━━━━━ Text segment ━━━━━
Oh there have been so many interesting tidbits in the news lately that I hardly know where to start.  So I will start with Wednesday and work backward:

  • The brutal attack in New York by four white boys out to “f*ckup some Mexicans” was admirably covered by Rick Sanchez on CNN.  Rick tried to play down the political implications while condemning the attacks, but CNN only has to look in their own back yard to see Lou Dobbs spinning this hate.  When Ted Turner confronted Lou on his treatment of Hispanics, Lou responded by denying any such behavior.  Fat white men are the last to get it.  And of course it is political as the attacks don’t come from the left, but from the Republican right.  The xenophobia and fear that was used by the Republican Party to stir up their base is coming home to roast.  It is a grand old party isn’t it?
  • Sarah Palin was being interviewed by Wolf Biltzer on Wednesday and he asked her point blank if she regretted trying to tie Barack Obama to an American former weatherman and her inflammatory language.  Her answer went something like this.  “I am still very concerned with his relationship with this individual (there was no relationship) but lets put all that behind us.”  Anybody see this is contradictory?  “I am still concerned, let’s put it behind us?”  The woman cannot think and talk in logical sentences.  Then there is the problem of checking peoples causal associations.  I am sure McCarthyism doesn’t even ring a bell with this ding dong.   I think the more exposure she gets and people see how she twist reality, the less most will accept her in mainstream politics.
━━━━━ Supplied material ━━━━━
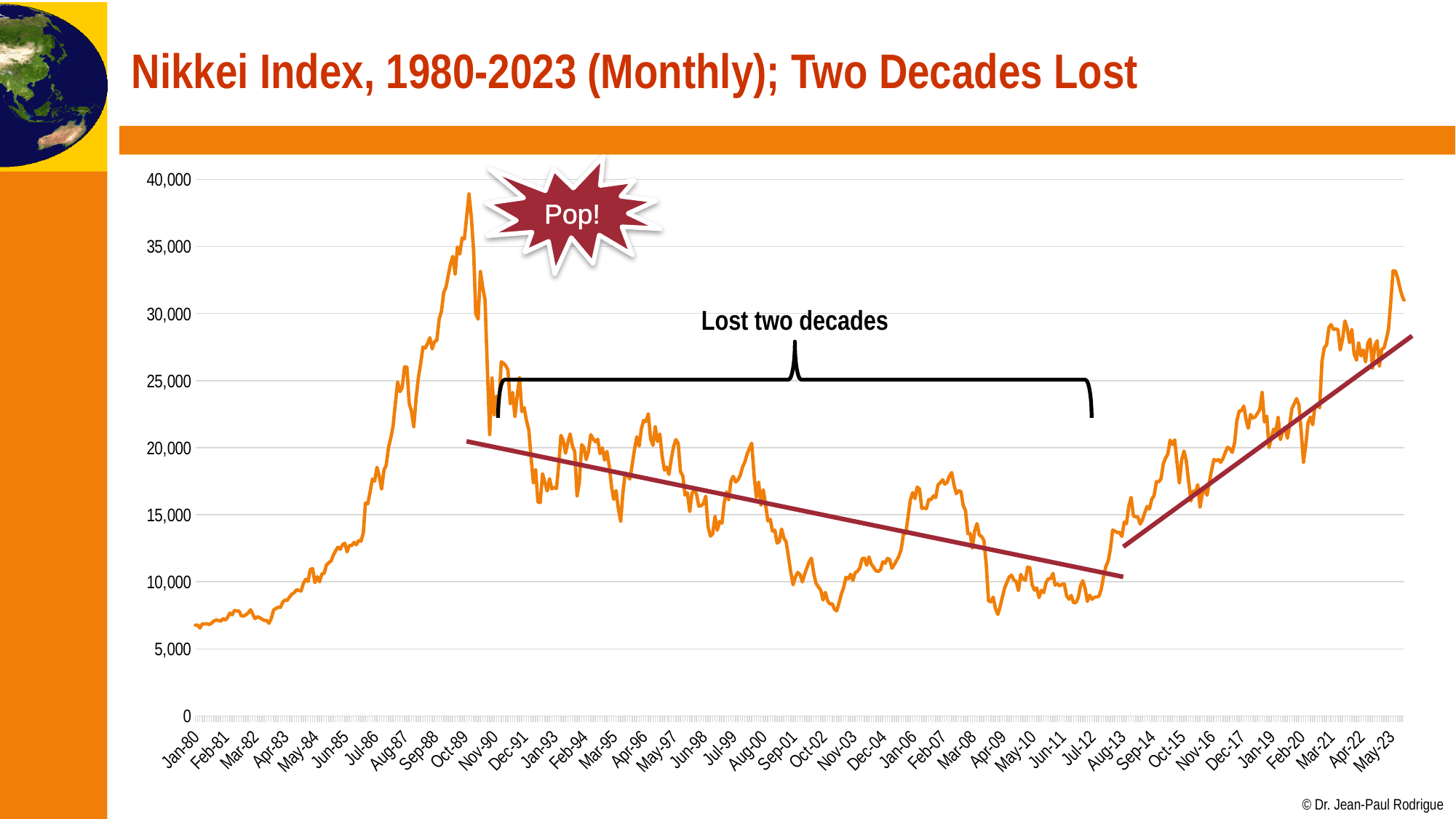
Is the value of the Nikkei Index at Apr-09 greater or less than 10,000? less Does the Nikkei Index generally rise or fall between Jan-80 and Oct-89? rise Near which x-axis label does the Nikkei Index line reach its highest point? Oct-89 Is the value of the Nikkei Index at Aug-13 greater or less than 15,000? less Does the Nikkei Index generally rise or fall between Aug-13 and May-23? rise Is the value of the Nikkei Index at Jan-80 greater or less than 10,000? less What kind of chart is shown on the slide? line chart Which is larger, the Nikkei Index value at Jan-80 or at May-23? May-23 What is the title of the chart on the slide? Nikkei Index, 1980-2023 (Monthly); Two Decades Lost What text is written inside the starburst callout near the peak of the line? Pop!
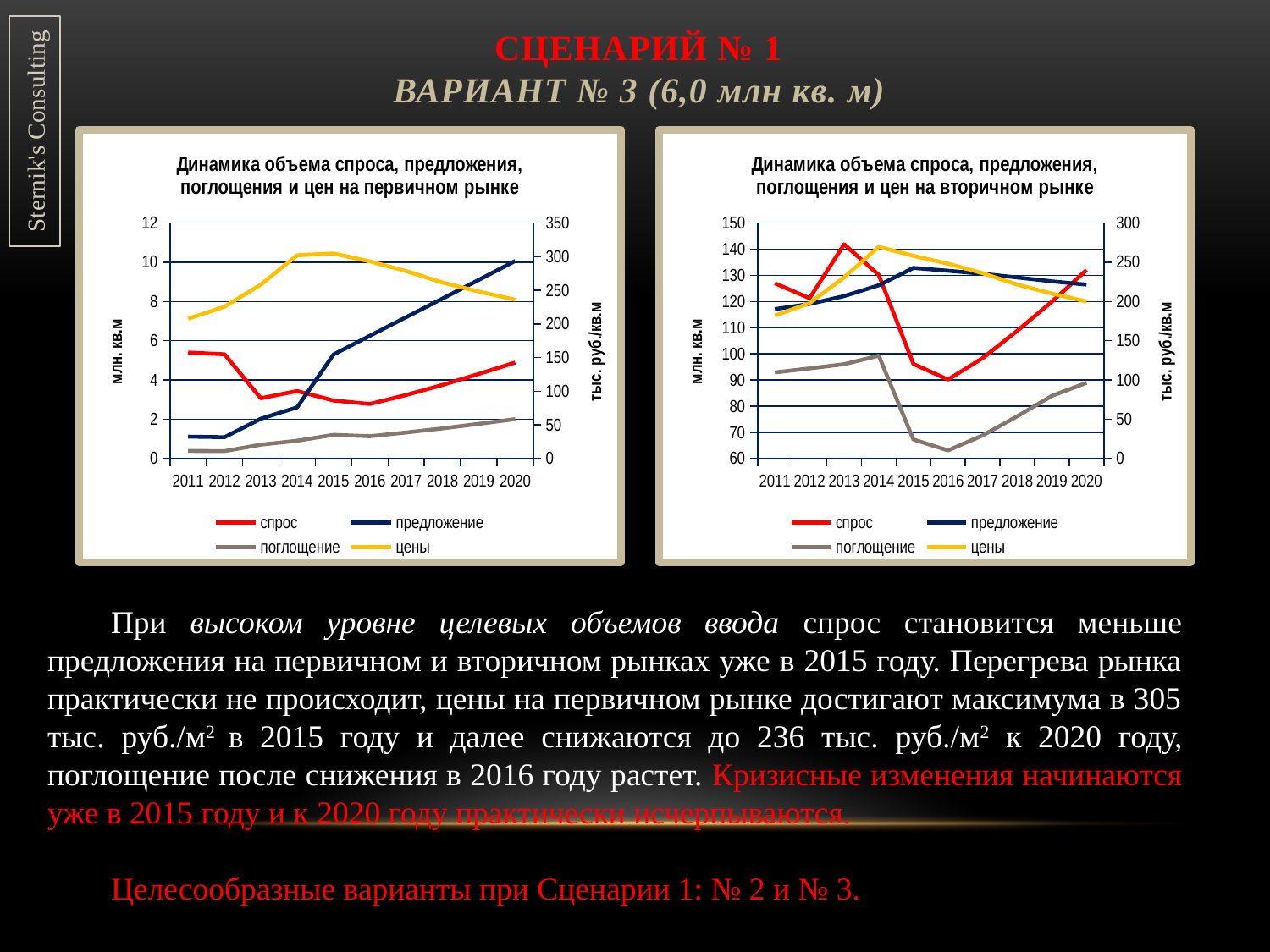
How many series does the legend of the right chart ('...на вторичном рынке') list? 4 In the left chart ('...на первичном рынке'), in which year is 'спрос' at its lowest? 2016 What kind of chart is the left chart, 'Динамика объема спроса, предложения, поглощения и цен на первичном рынке'? line chart In the right chart ('...на вторичном рынке'), in which year does 'спрос' reach its highest value? 2013 In the left chart ('...на первичном рынке'), is the value for 'предложение' in 2020 greater or less than 8 млн. кв.м? greater In the left chart ('...на первичном рынке'), does the 'предложение' line rise or fall from 2011 to 2020? rise In the right chart ('...на вторичном рынке'), in which year is 'поглощение' at its lowest? 2016 In the right chart ('...на вторичном рынке'), what colour is the 'цены' line? yellow In the left chart ('...на первичном рынке'), in which year does the 'цены' line reach its highest value? 2015 How many years are shown on the x axis of the left chart ('...на первичном рынке')? 10 In the left chart ('...на первичном рынке'), which is larger in 2020: 'спрос' or 'предложение'? предложение In the right chart ('...на вторичном рынке'), is the value for 'спрос' in 2016 greater or less than 100 млн. кв.м? less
━━━━━
:: To do ::
1 – List every person named in the first bulleted item of the news commentary above.
2 – According to the news commentary above, is each statement true? (a) The attack in New York was carried out by four white boys. (b) Ted Turner confronted Sarah Palin about her treatment of Hispanics. (c) The writer plans to begin with Wednesday and move forward in time.

:: Answers for each item ::
1 – Rick Sanchez, Lou Dobbs, Ted Turner

2 –
(a) Yes: "The brutal attack in New York by four white boys"
(b) No: "When Ted Turner confronted Lou on his treatment of Hispanics"
(c) No: "So I will start with Wednesday and work backward"